What the task requires: Output all of the data below exactly as given.

Exercise materials:

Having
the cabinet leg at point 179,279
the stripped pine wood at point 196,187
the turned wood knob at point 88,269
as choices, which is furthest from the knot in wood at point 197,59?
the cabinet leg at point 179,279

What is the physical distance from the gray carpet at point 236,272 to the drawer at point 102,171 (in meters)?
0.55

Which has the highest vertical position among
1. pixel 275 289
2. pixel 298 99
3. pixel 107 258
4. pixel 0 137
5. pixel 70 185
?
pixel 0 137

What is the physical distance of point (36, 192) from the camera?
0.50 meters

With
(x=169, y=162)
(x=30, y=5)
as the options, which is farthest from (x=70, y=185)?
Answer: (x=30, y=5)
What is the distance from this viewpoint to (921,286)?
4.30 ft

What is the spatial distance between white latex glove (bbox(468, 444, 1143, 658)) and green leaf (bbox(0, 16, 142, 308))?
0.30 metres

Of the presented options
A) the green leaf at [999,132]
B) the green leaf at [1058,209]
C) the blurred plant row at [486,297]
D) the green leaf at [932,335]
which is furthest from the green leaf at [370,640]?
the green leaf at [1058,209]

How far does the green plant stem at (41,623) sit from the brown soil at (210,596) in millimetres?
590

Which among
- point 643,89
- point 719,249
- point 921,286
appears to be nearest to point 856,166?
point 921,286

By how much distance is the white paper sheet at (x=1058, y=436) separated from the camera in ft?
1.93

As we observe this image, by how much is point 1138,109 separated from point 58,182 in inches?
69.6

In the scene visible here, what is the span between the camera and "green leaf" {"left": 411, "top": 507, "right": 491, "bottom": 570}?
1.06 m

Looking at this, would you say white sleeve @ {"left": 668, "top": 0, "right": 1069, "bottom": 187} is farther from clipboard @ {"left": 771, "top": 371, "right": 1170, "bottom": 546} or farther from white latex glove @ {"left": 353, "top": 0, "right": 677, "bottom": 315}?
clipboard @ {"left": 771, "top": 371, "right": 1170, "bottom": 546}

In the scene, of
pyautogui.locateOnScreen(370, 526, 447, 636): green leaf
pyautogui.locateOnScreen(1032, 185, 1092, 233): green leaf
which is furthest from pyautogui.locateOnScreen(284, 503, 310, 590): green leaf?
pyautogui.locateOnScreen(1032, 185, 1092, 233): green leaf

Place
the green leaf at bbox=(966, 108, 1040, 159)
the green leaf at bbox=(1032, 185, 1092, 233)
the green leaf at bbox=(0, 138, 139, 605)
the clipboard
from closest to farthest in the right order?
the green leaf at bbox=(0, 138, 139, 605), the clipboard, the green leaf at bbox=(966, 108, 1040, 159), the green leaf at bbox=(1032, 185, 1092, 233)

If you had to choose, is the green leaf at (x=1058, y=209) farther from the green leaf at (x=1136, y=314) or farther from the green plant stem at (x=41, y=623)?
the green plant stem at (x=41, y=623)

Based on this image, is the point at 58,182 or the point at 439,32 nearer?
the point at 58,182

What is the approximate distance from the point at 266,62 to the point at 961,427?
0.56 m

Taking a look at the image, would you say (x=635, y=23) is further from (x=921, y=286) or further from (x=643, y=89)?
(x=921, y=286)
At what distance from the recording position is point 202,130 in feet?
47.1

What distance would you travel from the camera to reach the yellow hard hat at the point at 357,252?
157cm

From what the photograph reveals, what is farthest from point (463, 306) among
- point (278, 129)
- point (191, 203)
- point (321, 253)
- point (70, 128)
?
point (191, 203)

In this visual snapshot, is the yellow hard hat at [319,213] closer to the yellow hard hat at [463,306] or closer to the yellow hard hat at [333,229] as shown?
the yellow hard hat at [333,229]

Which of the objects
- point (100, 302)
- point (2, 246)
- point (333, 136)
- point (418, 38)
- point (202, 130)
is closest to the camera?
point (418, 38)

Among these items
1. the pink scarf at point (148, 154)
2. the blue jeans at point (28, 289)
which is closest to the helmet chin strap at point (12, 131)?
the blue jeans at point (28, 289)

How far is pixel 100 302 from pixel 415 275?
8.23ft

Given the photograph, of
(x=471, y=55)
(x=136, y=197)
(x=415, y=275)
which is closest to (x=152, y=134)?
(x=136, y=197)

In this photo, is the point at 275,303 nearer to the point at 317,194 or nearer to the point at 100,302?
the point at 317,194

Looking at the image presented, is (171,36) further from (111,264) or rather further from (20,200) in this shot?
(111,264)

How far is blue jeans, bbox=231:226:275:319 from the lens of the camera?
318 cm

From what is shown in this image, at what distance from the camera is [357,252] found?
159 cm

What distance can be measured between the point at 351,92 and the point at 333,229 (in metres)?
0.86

Response to the exercise:
Having
the cabinet leg at point 179,279
the stripped pine wood at point 196,187
the turned wood knob at point 88,269
as choices, which is furthest from the knot in wood at point 197,59?
the cabinet leg at point 179,279

What is the physical distance from the gray carpet at point 236,272 to the drawer at point 102,171 (in meters)?
0.55

Which has the highest vertical position among
1. pixel 275 289
2. pixel 298 99
3. pixel 107 258
4. pixel 0 137
5. pixel 70 185
?
pixel 0 137

What is the physical distance of point (36, 192) from the camera?
0.50 meters

With
(x=169, y=162)
(x=30, y=5)
as the options, which is farthest from (x=70, y=185)?
Answer: (x=30, y=5)
What is the distance from this viewpoint to (921,286)?
4.30 ft

What is the spatial distance between white latex glove (bbox(468, 444, 1143, 658)) and green leaf (bbox(0, 16, 142, 308))?
0.30 metres

Of the presented options
A) the green leaf at [999,132]
B) the green leaf at [1058,209]
C) the blurred plant row at [486,297]
D) the green leaf at [932,335]
which is furthest from the green leaf at [370,640]?
the green leaf at [1058,209]

How far does the green plant stem at (41,623) sit from the brown soil at (210,596) in millimetres?
590

Which among
- point 643,89
- point 719,249
- point 921,286
appears to be nearest to point 856,166?
point 921,286

By how much distance is the white paper sheet at (x=1058, y=436) separated from the camera in ft?
1.93

As we observe this image, by how much is point 1138,109 separated from point 58,182 in inches?
69.6

In the scene visible here, what is the span between the camera and "green leaf" {"left": 411, "top": 507, "right": 491, "bottom": 570}?
1.06 m

Looking at this, would you say white sleeve @ {"left": 668, "top": 0, "right": 1069, "bottom": 187} is farther from clipboard @ {"left": 771, "top": 371, "right": 1170, "bottom": 546} or farther from white latex glove @ {"left": 353, "top": 0, "right": 677, "bottom": 315}?
clipboard @ {"left": 771, "top": 371, "right": 1170, "bottom": 546}

In the scene, of
pyautogui.locateOnScreen(370, 526, 447, 636): green leaf
pyautogui.locateOnScreen(1032, 185, 1092, 233): green leaf
which is furthest from pyautogui.locateOnScreen(284, 503, 310, 590): green leaf?
pyautogui.locateOnScreen(1032, 185, 1092, 233): green leaf

Place
the green leaf at bbox=(966, 108, 1040, 159)
the green leaf at bbox=(1032, 185, 1092, 233)
the green leaf at bbox=(0, 138, 139, 605)
the clipboard
from closest to farthest in the right order?
the green leaf at bbox=(0, 138, 139, 605), the clipboard, the green leaf at bbox=(966, 108, 1040, 159), the green leaf at bbox=(1032, 185, 1092, 233)

If you had to choose, is the green leaf at (x=1058, y=209) farther from the green leaf at (x=1136, y=314) or farther from the green plant stem at (x=41, y=623)?
the green plant stem at (x=41, y=623)

Based on this image, is the point at 58,182 or the point at 439,32 nearer?
the point at 58,182

What is the approximate distance from the point at 266,62 to the point at 961,427?
0.56 m

Taking a look at the image, would you say (x=635, y=23) is further from (x=921, y=286) or further from (x=643, y=89)?
(x=921, y=286)
At what distance from the recording position is point 202,130 in feet?
47.1

What distance would you travel from the camera to reach the yellow hard hat at the point at 357,252?
157cm

From what the photograph reveals, what is farthest from point (463, 306) among
- point (278, 129)
- point (191, 203)
- point (321, 253)
- point (70, 128)
?
point (191, 203)

In this visual snapshot, is the yellow hard hat at [319,213] closer to the yellow hard hat at [463,306] or closer to the yellow hard hat at [333,229] as shown?
the yellow hard hat at [333,229]

Which of the objects
- point (100, 302)
- point (2, 246)
- point (333, 136)
- point (418, 38)
- point (202, 130)
is closest to the camera?
point (418, 38)

Among these items
1. the pink scarf at point (148, 154)
2. the blue jeans at point (28, 289)
which is closest to the helmet chin strap at point (12, 131)?
the blue jeans at point (28, 289)

How far is pixel 100 302 from pixel 415 275?
8.23ft

Given the photograph, of
(x=471, y=55)
(x=136, y=197)
(x=415, y=275)
which is closest to (x=152, y=134)?
(x=136, y=197)

In this photo, is the point at 275,303 nearer to the point at 317,194 or nearer to the point at 100,302?
the point at 317,194

Looking at the image presented, is (171,36) further from (111,264) or rather further from (20,200) in this shot?
(111,264)

How far is blue jeans, bbox=231:226:275:319 from the lens of the camera?
318 cm

From what is shown in this image, at what distance from the camera is [357,252] found?
159 cm

What distance can be measured between the point at 351,92 and the point at 333,229 (in metres)?
0.86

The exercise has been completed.